What to do: Report each line of the entries below that contains the word "reflection", copying every such line in full.

Stored items:

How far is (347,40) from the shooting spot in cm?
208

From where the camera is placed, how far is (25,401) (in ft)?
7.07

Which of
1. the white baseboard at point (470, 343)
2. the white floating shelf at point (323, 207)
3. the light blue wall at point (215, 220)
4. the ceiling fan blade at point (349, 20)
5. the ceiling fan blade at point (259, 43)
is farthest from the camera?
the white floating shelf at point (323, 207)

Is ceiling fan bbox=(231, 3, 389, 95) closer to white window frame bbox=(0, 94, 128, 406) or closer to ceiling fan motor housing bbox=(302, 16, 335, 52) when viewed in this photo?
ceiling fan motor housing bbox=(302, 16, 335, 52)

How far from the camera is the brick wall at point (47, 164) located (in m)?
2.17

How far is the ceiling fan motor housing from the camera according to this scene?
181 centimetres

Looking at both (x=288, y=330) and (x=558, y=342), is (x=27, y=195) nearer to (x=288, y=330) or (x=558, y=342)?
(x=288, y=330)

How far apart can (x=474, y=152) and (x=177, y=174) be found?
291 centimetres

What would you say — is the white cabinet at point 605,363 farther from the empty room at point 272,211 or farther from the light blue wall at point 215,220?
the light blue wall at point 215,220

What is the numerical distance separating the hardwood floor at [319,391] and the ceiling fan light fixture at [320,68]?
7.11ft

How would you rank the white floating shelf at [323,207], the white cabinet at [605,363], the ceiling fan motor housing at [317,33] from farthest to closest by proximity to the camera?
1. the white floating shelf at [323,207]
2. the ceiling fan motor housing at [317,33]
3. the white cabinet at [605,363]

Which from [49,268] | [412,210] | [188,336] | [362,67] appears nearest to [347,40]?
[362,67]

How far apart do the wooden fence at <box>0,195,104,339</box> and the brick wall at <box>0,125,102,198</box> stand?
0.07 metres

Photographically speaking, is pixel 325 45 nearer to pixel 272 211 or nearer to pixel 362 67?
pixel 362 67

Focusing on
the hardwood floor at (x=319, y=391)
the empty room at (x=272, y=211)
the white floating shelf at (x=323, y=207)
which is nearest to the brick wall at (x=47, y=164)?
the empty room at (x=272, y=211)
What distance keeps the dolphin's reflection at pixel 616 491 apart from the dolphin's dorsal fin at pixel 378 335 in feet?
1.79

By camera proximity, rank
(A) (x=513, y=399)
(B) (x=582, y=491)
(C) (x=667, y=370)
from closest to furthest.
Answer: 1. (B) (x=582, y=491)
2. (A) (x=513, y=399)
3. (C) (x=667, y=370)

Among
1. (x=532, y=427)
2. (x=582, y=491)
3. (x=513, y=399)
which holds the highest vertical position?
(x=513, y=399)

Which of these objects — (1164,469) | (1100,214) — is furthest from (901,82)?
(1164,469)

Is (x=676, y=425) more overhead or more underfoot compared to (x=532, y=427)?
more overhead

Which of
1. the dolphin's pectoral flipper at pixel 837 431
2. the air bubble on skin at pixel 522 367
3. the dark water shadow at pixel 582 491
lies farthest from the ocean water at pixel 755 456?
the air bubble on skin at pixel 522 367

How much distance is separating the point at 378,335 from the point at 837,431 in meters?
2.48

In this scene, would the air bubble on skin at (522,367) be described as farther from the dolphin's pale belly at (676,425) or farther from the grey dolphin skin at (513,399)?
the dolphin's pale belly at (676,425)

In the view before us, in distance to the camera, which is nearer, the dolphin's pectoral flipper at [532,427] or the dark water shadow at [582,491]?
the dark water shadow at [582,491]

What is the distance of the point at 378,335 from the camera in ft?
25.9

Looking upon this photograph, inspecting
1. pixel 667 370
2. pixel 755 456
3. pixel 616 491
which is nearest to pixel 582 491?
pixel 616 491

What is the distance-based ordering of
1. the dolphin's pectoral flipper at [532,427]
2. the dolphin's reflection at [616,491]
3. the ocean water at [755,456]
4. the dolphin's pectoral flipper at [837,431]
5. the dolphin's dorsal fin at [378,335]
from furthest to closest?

Result of the exercise:
What distance keeps the dolphin's reflection at pixel 616 491 apart from the dolphin's dorsal fin at pixel 378 335 in feet?
2. the dolphin's reflection at [616,491]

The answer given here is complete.